Die spanische Inquisition: Ein staatliches Machtinstrument mit erheblichem Einfluss auf die Gründung einer einheitlichen Nation


Bachelorarbeit, 2012

34 Seiten, Note: 1,7


Leseprobe


Inhaltsverzeichnis

Einleitung und Fragestellung

1. Die spanische Inquisition aus Sicht der Kulturwissenschaften

2. Historischer Kontext
2.1 Spanien im mittelalterlichen Europa
2.2 Judenverfolgung und Gründung der spanischen Inquisition
2.3 Verfolgung der Mauren und moriscos
2.4 Ende der spanischen Inquisition

3. Organisation und Vorgehen
3.1 Organisation
3.2 Vorgehen der Inquisition und Prozess
3.3 Urteil und auto de fe

4. Religion-Institution-Nation
Die spanische Inquisition als nationsgründendes Element
4.1 Stabilisierung einer Institution
4.2 Nation-Building
4.2.1 Grundlagen des Nation-Building
4.2.2 Die spanische Inquisition als Instrument des Nation-Building
4.2.3 Die Prägung einer Nation
4.3 Folgen der spanischen Inquisition und ihr Einfluss auf die Gesellschaft

Fazit

Literaturverzeichnis

Eidesstattliche Erklärung

Einleitung und Fragestellung

Geht es um das Thema der spanischen Inquisition, assoziiert man mit ihr heute Verfolgung, qualvolle Folter und Verbrennung andersdenkender Menschen auf dem Scheiterhaufen.

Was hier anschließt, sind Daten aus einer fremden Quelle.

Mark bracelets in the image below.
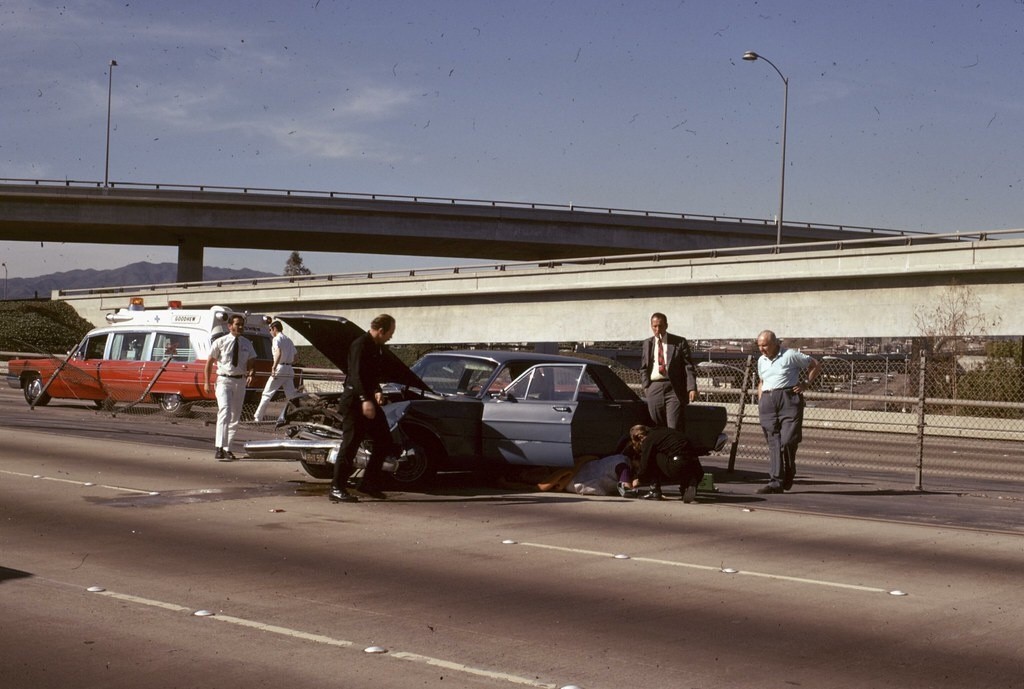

Oftmals wird die spanische Inquisition dabei mit den dunkelsten Flecken der spanischen Kultur in Verbindung gebracht und führt zu kontroversen Diskussionen. Die vorliegende Bachelorarbeit beschäftigt sich im Rahmen der hispanistischen Kulturwissenschaften mit den bedeutendsten Aspekten der spanischen Inquisition und erarbeitet die Hintergründe dieser prägenden Episode. Die Inquisition, die sich über mehrere Jahrhunderte in der spanischen Gesellschaft etabliert hatte, beeinflusste dabei nicht nur das alltägliche Leben, sondern auch die Zukunft des Landes. Die zentrale Aufgabe dieser Arbeit liegt darin, aufzuzeigen, inwiefern diese kirchliche Institution durch weltliche Machthaber gelenkt wurde, um deren politische Ziele einer staatlichen Einheit durchzusetzen. Während ihres Wirkens hatte die spanische Inquisition entscheidenden Einfluss auf die Herausbildung einer einheitlichen Nation mit katholischer Identität. Diese spanische Nation hat bis heute Bestand, weshalb eine Untersuchung ihrer Ursprünge und ihrer Verbindung zur spanischen Inquisition relevant erscheint.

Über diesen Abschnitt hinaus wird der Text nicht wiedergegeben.